R E Y N A U D ' S    T H E A T R E   O P T I Q U E


An agreement was made with the Musée Grévin in Paris to present the Pantomimes Lumineuses, with special music by Gaston Paulin, and stunning poster artwork by Jules Chéret.

On 28 October 1892 there was a première - the first animated pictures shown publicly on a screen by means of long transparent bands of images.

Setting up the apparatus behind a translucent screen, Reynaud apparently gave most of the presentations himself, deftly manipulating the picture bands to and fro to extend the sequences, creating a twelve- or fifteen- minute performance from the 500 frames of Pauvre Pierrot, (right, and below left).

Two other early subjects were Clown et ses chiens (500 frames) and Un bon boc (700 frames).

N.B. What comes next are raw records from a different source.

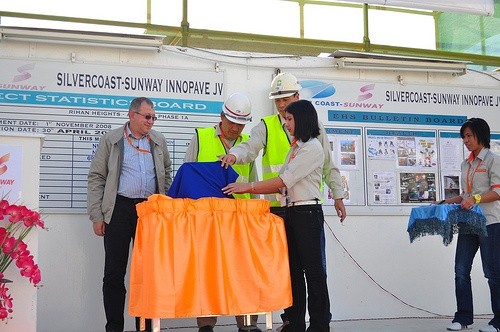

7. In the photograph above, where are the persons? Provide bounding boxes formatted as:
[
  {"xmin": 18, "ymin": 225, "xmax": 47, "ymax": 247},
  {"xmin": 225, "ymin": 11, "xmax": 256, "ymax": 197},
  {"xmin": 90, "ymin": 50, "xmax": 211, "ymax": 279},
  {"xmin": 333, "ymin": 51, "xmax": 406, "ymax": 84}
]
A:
[
  {"xmin": 87, "ymin": 97, "xmax": 173, "ymax": 332},
  {"xmin": 221, "ymin": 100, "xmax": 332, "ymax": 332},
  {"xmin": 184, "ymin": 94, "xmax": 264, "ymax": 332},
  {"xmin": 217, "ymin": 72, "xmax": 346, "ymax": 332},
  {"xmin": 431, "ymin": 117, "xmax": 500, "ymax": 332}
]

After a break during 1894, the Théatre Optique opened with new subjects, Un reveau coin de feu and Autour d'une cabine.  

In 1896 the clowns Footit and Chocolat performed a sketch, Guillaume Tell, for the Photo- scénographe cine camera, and the resulting images were cut up, hand-coloured, and mounted as horizontal bands for the Théatre Optique. Reynaud also filmed actor Galipaux in Le prémiere cigare (shown in 1897) on an improved camera. The following year conventional films, shown on a Demeny Chronophotographe, were mixed with the 'Pantomimes Lumineuses'.

Reynaud experimented unsuccessfully with an oscillating-mirror projector in an attempt to update his presentation technique, but the battle with the competition of the Cinématographe and its imitators, with their constantly changing programmes, was finally lost, and the last show took place on 28 February 1900.

Many thousands of visitors
to the Cabinet Fantastique
at the Musée Grévin
enjoyed Reynaud's
Luminous Shadows

L o i c  D e r r i e n

The images were painted on gelatine squares fastened between
leather bands, with holes in metal strips between the pictures
engaging in pins on the revolving wheel, so that each picture
was aligned with a facet of the mirror drum. This was the first
commercial use of the perforations that were to be so important
for successful cinematography. The figures were projected onto a
background from a separate magic lantern slide.


From 1903 to 1907 Reynaud worked on a device for viewing short stereoscopic sequences of movement, the Stéreo Cinéma, which resembled a double praxiniscope arranged vertically, but it was not viable. Before his death in January 1918, in a fit of depression, he smashed the Théatre Optique mechanism and threw all but two of his picture bands into the River Seine. Reproductions of the two bands Pauvre Pierrot and Autour d'une Cabine - are today still being shown, and represent the only surviving examples of his public screen motion picture work.